Extracted text
◆ ◆ ◆ ◆
I like my protagonists dark and flawed, and Miriam Black is as flawed as they come.  I wouldn’t want to be me if my super power was being able to know how the person whose skin I’m touching is going to die and when.  That’s agony.

In Blackbird Miriam earns her living by hitching rides and ripping off the drivers.  Until she gets saved by Louis, a truck driver who rescues her from four college boys bent on having the good time they think Miriam is offering.

She’s convinced there’s no way to change what she sees, and that makes her even more bitter.  What’s the point of knowing if you can’t do anything about it?  She’s tried before.  But now that she’s met Louis and knows he’s going to die in 30 days saying her name, she has to try again.

And wow, get ready for a tough ride.  Blackbirds is rough, coarse and thrilling.  Wendig pulls no punches in setting this world up.  Miriam isn’t likeable, but she is understandable.  And the questions brought up by having a power like hers is fascinating..  Then there’s the question of who is worth trying to save, and who gets to make that decision.  There’s some true existential stuff going on in this book.
◆ ◆ ◆ ◆
Entries shown

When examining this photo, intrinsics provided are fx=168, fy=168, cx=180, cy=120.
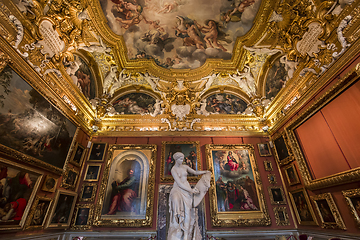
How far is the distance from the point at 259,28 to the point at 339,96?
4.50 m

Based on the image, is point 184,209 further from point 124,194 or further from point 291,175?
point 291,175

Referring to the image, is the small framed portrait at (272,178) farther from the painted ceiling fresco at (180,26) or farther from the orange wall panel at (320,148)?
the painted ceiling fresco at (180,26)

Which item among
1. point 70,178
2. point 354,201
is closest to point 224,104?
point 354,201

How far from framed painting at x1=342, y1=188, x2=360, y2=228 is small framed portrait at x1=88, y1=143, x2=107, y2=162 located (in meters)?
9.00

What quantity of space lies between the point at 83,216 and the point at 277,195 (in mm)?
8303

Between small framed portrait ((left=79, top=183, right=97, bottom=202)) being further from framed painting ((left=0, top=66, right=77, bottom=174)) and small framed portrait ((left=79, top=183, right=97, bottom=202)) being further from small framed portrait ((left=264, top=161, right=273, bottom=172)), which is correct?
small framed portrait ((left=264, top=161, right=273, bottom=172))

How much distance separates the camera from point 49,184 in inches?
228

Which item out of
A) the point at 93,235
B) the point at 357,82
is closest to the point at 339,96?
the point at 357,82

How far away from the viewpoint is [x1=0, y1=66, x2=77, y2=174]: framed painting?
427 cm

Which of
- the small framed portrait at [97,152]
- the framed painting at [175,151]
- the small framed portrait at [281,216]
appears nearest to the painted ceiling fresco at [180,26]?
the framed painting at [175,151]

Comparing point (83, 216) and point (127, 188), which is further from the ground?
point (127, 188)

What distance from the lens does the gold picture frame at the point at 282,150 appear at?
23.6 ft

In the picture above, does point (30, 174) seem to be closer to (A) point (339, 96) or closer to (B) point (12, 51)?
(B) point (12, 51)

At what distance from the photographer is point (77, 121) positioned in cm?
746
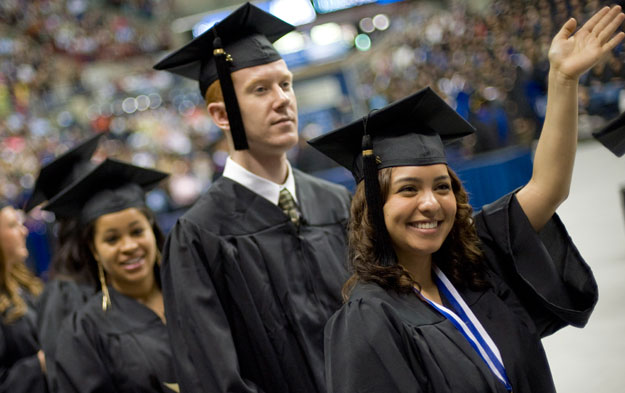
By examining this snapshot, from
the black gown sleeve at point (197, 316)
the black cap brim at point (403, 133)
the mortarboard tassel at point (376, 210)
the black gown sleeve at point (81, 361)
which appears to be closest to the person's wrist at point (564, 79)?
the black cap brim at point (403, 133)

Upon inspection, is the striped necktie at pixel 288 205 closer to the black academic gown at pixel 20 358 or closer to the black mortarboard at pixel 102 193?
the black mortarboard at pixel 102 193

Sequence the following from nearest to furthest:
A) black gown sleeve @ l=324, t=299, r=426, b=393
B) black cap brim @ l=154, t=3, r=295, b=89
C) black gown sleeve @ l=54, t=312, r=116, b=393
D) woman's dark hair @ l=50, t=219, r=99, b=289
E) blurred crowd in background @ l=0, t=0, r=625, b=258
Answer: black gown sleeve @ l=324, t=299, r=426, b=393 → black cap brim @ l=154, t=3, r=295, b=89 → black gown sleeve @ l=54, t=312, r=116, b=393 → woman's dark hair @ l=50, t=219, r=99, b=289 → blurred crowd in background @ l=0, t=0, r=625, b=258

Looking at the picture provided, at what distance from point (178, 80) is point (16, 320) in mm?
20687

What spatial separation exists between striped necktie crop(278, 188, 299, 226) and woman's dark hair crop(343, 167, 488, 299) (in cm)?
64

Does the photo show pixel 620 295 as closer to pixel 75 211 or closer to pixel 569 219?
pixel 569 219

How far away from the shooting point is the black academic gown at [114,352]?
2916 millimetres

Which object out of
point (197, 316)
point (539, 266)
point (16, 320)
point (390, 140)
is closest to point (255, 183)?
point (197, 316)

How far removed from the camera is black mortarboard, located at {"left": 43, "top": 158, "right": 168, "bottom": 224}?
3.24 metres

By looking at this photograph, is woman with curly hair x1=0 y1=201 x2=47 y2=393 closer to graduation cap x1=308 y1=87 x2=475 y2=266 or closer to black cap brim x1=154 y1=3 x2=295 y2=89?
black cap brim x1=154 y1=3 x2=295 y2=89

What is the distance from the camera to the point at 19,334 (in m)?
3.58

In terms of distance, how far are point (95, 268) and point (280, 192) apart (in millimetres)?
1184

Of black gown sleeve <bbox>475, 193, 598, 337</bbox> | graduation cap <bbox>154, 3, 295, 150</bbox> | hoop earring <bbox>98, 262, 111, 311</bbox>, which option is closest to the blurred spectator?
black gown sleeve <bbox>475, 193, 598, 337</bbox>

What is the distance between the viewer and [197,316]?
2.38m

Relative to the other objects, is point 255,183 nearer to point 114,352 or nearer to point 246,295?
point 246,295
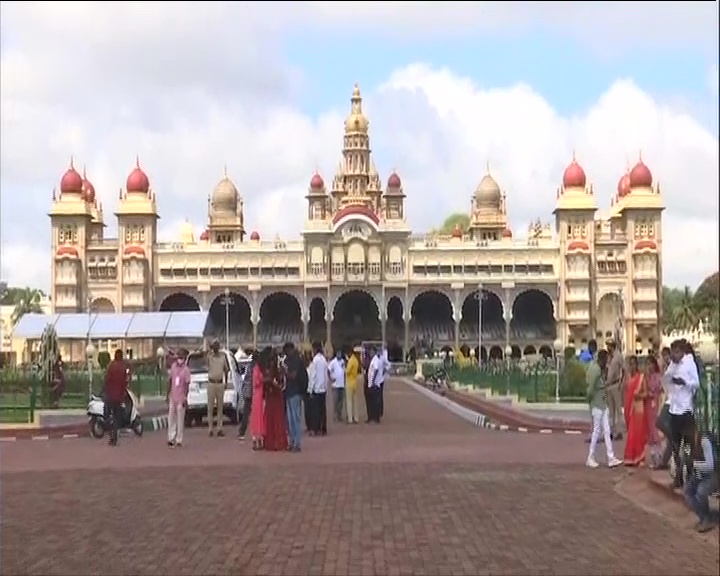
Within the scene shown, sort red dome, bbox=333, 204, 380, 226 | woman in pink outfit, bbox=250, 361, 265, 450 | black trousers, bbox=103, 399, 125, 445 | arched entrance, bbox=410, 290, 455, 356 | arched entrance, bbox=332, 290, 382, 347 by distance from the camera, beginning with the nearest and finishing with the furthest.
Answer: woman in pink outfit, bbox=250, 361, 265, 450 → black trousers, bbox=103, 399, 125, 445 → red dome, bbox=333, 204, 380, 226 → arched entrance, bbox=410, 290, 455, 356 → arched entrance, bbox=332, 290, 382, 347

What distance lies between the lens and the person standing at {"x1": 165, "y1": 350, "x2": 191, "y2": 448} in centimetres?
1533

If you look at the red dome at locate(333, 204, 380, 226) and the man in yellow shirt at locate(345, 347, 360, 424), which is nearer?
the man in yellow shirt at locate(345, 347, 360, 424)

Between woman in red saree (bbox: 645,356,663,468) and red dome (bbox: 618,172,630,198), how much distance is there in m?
◆ ◆ ◆ ◆
Stated task A
Report each line of the records that contains the string "pixel", treating case as significant.
Stated task B
Write what comes next in the review of the novel about Miriam Black, picking up after its final sentence.

Exercise response A
Upon inspection, is the striped necktie at pixel 288 205 closer to the black academic gown at pixel 20 358 or closer to the black mortarboard at pixel 102 193?
the black mortarboard at pixel 102 193
Does the photo show pixel 620 295 as closer to pixel 75 211 or closer to pixel 569 219?
pixel 569 219

Exercise response B
If Blackbird is about changing the destiny of one man, Mockingbird is about changing the destiny of many.  It’s about catching the serial killer preying on the girls who go to school in what is essentially a private, upscale juvenile detention center.  And the truly dark secret of this school is shocking, yet unsurprising.

Just as dark as Blackbirds, and possibly even more terrifying, Mockingbird has Miriam confronting her power, her past and the lives of others more deeply than before.  How does one come to grips with all the destruction she’s had wreaked upon her and has caused?

Chuck Wendig has joined Richard Kadry in my list of favorite urban fantasy writers.  They’re as terrific as their characters are bleak.